Foliage, Cracks in the ground during the summer. Because i too have found Silvers mayeb 1-2" deep, and not 5 feet away, dig a state quarter at 4 inches

But if you are in a place that is consitant...clad being very shallow, and oldies being deep, it gives me more hope that nothing has been moved around
 

I had what read penny 8", turned out to be a religious medallion made of copper/gold mix 1 1/2" X 1" @ little over 10" down in sand.
I was determined to collect my "penny", thinking it was copper pipe @ that depth!
So I'm guessing I could probably get a LC laying flat at 10" depth.
 

My deepest coin was a quarter at the beach. I was using the MXT shortly after I'd bought it, and the read out said it was a quarter at 10 inches, and it was correct, that's why I remember it. Most of my coin finds have been just below the grass roots, down to 4 or 5 inches deep.
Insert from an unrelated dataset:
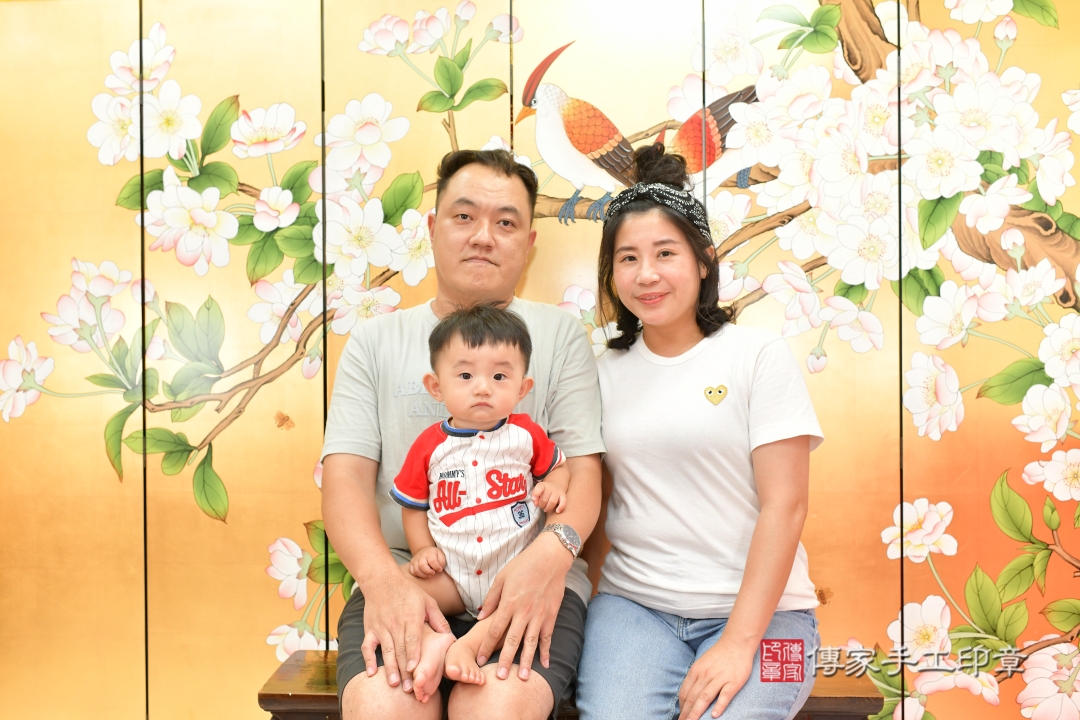 抓周，寶寶成長的第一個里程碑。台中市濬寶貝抓周推薦：傳家台中店抓周度脺美式風格會場。2025.10.08，照片1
I've dug pull tabs 7 and 8 inches, and in the same field found coins shallower. I don't think length of time in the ground effects the coin depth after the coin gets to 4 or 5 inches down. I've found silver and clad at about the same depth. I think ground dwelling critters tend to affect depth more than most give them credit for. I've found arrowheads on top of the ground, on top of pine needles, and they didn't get lost yesterday, so a gopher must have pushed it up to the top, how else would it get there?
 

the main wire in your breaker box by code is tightened to 250 foot pounds per square inch so street traffic won't loosen it up and cause a bad connection
so if your not using a P.I. detector your walking right over the really deep ones....


liftloop
 

Rigth patrickd,it was a 1943 steel wheatie! It was my first and only.